El problema es que cuando creo un circuito por mas sencillo que sea me sale esta leyenda: 

*"Sorry only unmodified circuits can be converted in the demostration version" *

O donde puedo bajar una version que NO sea demo y que me deje hacer mis propias creaciones. 

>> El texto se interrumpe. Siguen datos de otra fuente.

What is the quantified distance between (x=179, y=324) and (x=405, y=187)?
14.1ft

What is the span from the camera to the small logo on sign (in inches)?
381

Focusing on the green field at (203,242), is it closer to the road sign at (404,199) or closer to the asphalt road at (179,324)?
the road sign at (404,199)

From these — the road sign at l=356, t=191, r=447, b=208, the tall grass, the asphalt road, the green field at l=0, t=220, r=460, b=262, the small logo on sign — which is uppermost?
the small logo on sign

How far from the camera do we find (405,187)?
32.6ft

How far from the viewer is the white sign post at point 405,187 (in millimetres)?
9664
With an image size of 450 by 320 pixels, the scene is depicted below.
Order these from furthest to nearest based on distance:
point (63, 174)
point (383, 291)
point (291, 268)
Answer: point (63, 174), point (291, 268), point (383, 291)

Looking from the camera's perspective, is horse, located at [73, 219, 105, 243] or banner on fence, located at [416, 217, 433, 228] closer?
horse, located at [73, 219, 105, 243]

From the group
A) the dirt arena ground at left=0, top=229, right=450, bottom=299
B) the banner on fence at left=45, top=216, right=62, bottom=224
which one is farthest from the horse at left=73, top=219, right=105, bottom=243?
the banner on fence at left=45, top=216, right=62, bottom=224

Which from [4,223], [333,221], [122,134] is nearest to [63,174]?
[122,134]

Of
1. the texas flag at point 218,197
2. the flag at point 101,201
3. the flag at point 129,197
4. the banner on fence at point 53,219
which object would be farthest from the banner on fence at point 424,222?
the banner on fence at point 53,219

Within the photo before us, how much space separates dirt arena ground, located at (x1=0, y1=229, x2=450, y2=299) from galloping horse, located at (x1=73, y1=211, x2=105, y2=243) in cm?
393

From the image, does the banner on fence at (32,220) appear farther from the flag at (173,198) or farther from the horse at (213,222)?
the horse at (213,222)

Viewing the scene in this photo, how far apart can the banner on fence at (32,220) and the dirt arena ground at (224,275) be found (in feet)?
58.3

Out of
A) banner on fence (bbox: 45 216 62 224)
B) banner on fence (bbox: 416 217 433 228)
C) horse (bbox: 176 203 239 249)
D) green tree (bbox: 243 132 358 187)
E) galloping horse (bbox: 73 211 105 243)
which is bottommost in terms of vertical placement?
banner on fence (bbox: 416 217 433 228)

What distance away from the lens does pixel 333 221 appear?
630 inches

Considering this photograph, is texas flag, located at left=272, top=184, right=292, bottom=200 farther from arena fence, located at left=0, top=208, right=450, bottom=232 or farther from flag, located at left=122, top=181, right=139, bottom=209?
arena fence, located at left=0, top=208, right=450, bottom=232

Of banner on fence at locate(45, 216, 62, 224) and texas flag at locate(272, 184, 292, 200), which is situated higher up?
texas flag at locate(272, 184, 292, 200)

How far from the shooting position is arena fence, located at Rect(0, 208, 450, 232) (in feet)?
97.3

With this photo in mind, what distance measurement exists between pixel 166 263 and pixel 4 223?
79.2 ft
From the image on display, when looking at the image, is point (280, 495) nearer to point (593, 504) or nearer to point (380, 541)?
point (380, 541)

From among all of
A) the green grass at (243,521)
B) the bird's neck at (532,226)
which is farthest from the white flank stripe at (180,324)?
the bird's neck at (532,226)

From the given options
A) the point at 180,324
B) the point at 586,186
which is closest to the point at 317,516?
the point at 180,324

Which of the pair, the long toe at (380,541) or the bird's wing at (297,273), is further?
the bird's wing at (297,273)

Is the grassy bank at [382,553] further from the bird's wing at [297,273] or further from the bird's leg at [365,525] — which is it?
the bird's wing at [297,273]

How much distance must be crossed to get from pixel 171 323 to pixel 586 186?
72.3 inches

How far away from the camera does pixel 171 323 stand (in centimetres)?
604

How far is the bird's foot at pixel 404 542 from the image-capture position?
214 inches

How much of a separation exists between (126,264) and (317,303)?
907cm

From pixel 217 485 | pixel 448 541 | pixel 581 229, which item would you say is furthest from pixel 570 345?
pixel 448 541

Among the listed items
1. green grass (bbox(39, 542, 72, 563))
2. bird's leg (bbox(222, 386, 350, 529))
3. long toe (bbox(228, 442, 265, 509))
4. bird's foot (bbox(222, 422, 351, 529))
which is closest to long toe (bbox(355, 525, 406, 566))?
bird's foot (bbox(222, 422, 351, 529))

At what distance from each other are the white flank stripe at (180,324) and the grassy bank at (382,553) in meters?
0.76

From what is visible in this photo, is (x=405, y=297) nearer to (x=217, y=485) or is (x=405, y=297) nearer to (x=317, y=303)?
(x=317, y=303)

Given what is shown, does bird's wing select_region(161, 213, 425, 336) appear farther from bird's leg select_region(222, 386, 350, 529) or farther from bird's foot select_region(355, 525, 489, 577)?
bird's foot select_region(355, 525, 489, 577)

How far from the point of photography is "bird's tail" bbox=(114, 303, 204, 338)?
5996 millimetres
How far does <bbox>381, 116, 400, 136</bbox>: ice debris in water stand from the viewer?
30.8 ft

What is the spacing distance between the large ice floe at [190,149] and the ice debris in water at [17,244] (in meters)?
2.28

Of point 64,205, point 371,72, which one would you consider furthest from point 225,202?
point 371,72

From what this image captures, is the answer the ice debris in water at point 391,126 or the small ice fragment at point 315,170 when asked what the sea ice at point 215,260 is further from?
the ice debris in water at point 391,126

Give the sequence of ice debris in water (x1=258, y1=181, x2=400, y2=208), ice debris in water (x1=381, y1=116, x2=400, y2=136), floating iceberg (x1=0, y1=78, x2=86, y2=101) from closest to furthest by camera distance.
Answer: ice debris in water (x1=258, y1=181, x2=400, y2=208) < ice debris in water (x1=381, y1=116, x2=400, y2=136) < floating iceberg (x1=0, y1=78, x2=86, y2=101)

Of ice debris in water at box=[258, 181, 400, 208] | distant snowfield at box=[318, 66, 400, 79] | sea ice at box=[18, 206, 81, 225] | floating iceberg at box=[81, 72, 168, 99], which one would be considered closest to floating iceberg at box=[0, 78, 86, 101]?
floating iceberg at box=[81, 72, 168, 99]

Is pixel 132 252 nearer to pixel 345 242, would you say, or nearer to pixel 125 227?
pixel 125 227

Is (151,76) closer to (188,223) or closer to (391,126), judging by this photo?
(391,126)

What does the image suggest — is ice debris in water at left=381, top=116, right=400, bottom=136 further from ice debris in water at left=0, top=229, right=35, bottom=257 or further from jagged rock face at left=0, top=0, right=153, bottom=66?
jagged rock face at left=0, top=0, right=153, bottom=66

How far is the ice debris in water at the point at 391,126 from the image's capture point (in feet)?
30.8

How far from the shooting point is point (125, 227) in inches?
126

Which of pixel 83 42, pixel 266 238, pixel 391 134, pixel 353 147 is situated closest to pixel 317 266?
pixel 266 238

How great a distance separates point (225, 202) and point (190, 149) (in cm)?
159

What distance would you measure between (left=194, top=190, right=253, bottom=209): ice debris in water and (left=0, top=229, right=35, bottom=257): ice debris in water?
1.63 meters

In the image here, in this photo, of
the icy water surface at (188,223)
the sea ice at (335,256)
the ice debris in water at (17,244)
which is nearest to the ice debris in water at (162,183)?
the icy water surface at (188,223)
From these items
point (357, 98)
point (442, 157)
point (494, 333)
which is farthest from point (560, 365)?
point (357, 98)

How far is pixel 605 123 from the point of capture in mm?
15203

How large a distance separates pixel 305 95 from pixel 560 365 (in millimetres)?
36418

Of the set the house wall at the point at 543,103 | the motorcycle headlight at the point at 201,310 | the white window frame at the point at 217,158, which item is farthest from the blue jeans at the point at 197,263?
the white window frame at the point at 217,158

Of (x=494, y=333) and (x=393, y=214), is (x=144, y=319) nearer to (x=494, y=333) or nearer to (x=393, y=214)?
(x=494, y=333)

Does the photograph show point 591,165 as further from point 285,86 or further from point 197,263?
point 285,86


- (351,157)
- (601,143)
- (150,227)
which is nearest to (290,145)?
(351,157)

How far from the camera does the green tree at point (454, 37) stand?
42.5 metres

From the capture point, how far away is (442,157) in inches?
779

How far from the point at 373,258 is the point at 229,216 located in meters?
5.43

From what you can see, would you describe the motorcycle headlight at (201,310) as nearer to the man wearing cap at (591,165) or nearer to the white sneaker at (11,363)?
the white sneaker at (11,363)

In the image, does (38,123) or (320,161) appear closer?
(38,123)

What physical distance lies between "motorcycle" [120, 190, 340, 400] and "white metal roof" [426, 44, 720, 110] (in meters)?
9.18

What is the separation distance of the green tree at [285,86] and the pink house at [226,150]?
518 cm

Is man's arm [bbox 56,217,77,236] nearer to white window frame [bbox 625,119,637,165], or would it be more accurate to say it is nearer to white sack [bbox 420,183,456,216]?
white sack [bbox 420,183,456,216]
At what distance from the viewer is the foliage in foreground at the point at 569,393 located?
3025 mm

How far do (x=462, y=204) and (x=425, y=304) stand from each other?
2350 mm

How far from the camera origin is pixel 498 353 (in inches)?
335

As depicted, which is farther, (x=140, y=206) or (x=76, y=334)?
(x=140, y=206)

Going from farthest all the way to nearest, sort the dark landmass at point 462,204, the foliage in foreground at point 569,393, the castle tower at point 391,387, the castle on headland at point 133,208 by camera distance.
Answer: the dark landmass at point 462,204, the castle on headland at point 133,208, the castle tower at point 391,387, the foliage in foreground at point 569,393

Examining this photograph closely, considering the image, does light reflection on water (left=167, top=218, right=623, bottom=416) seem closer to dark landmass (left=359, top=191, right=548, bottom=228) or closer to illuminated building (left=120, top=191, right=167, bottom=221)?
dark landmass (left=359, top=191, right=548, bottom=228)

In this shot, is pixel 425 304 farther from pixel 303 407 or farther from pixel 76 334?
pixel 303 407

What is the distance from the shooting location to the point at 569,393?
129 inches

Les agradeceria mucho si me pudieran ayudar.


----------



## DJ DRACO (Ago 15, 2008)

la verdad es que creo q tu programa no funciona, porque ni aun con circuitos completamente destructivos y nocivos esos programas funcionana. debes armar el esquema, proponerle las simulaciones que desees y tocar play. si no funciona, desinstalalo, y bajate otro.

que no pese menos de 10mb


----------



## André (Nov 22, 2010)

Hola, tengo un problema con el circuito que adjunto, resulta que cuando lo simulo funciona bien, ahora si en la parte de simulacion le tildo "Explosions" explotan 3 componentes..... soy nuevo con este programa y no entiendo si el circuito esta bien o en realidad se van a explotar los componentes cuando lo monte....no encuentro tutoriales que expliquen bien a que se refieren (Mute, Explosions, Faults y Bounce) por eso es que deci preguntar aqui....Muchas Gracias al que pueda ayudarme
Saludos!!!


----------



## wbg58h (Nov 22, 2010)

Me puedes indicar que compenentes son las que explotan, cual es su ubicacion??

Garcias...


----------



## elaficionado (Nov 22, 2010)

Hola.

El BC911 está cortocircuitado.

El Livewire no puede simular el LM317, porque no lo tiene en su biblioteca o galería(Gallery).

Chao.
elaficionado.


----------



## André (Nov 22, 2010)

Hola, gracias por responder!!!!
vuelvo a adjuntar el diseño y marque con circulos rojos donde se producen las explosiones
...y que se hace si el LM317 no está en la libreria.... la simulacion no tiene sentido entonces? nunca voy a saber si esta bien

Me podrías explicar por que el BC911 esta cortocicuitado y como lo arreglo....gracias!


----------



## wbg58h (Nov 22, 2010)

Ok, se producen las explosiones, por que tu corriente a través de tus componentes es un poco elevada, para que los puedan soportar, deberias de poner resistencias un poco mayores y puedan soportar el paso de la corriente a traves de ellos sin quemarse. Y tu BC911 no esta en corto-circuito, ya que hay un drenador en el emisor y el colector.
  Solo aumenta un poco la resistencia de para funcione...

, atte wbg58h


----------



## elaficionado (Nov 22, 2010)

Hola.


Aquí está el cortocircuito.




Chao.
elaficionado.


----------